I think the biggest question I am trying to explore in my book is what happens after we presumably solve all our current crises? I assume an awful lot: terrorism still exists, but advances in computer tracking of cellular groups have decreased the efficiency and effectiveness of such networked organizations like Al Quaida, who are thusly placed firmly in the box of murderous has-beens; Islamofascism has been quashed, to be replaced by a kind of Bizarro World version of it, which is basically watered down Christianity without the damnation/salvation thing. It’s gotten me to thinking: why have I chosen this route?

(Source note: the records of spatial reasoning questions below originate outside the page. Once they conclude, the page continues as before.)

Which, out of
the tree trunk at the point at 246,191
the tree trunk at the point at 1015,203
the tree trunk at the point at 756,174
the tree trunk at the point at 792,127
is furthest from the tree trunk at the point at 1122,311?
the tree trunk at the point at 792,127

As an author, I want to explore the other side of myself, the side I don’t often let loose in public. So I’ve placed a pseudo-Christian faith (more faux than pseudo, now that I think about it) in my crosshairs, for it’s this kind of faith I would imagine to be more appealing to non-believers than Sharia, but in some ways, more deadly, at least from an eternal standpoint. I suppose what I’m trying to say is, in my current worldview, Islamofascism is a deadly cancer, but part of me realizes, or at least imagines, that what’s even scarier, more vicious, and more troublesome than a jihadistic religion, is one in which there is neither heaven or hell but what we make ourselves, in which God is a mere word upon which can be placed all manner of potential human virtues, and in which we ourselves are the arbiters and adjudicators of morality. In this sense, I see a Christianity in which Christ has lost all meaning.

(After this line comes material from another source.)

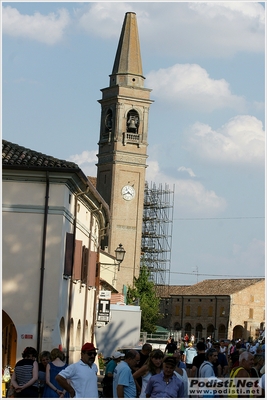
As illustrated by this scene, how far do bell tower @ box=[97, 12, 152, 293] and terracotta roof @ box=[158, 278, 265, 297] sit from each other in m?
25.2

And that’s infinitely more dangerous than a pile of people who wear suicide vests as business attire.
But I also wonder about my propensity to rail and rant against Islamofascism in my every day life, but then I tackle a much less physically harmful religion in a piece of speculative fiction. It caused me to wonder about writers such as Noam Chomsky or Maureen Dowd, for whom there is no greater danger than the fundamentalist Christianity they see creeping upward in American politics and social agendas. Why do they tackle Christianity over something that is obviously more of a physical and sociological danger to them?

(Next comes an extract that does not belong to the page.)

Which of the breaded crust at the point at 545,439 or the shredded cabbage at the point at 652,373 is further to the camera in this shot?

I don’t have an easy answer. I can claim that I at least see the physical dangers Islamofascism presents to human beings. But given an opportunity to explore in fictional depth the future state of political religion and religious politics, have I shirked my duty? For as much as I despise the anti-Christian writer crowd for their biased take on the state of the world, I have to give them credit for being consistent.


A triple shot still isn’t much stronger than a normal-strength cup of coffee. But the cheap-ass retail coffee industry doesn’t want you to know what normal strength is, because they’ve been shorting you on beans to reap huge margins.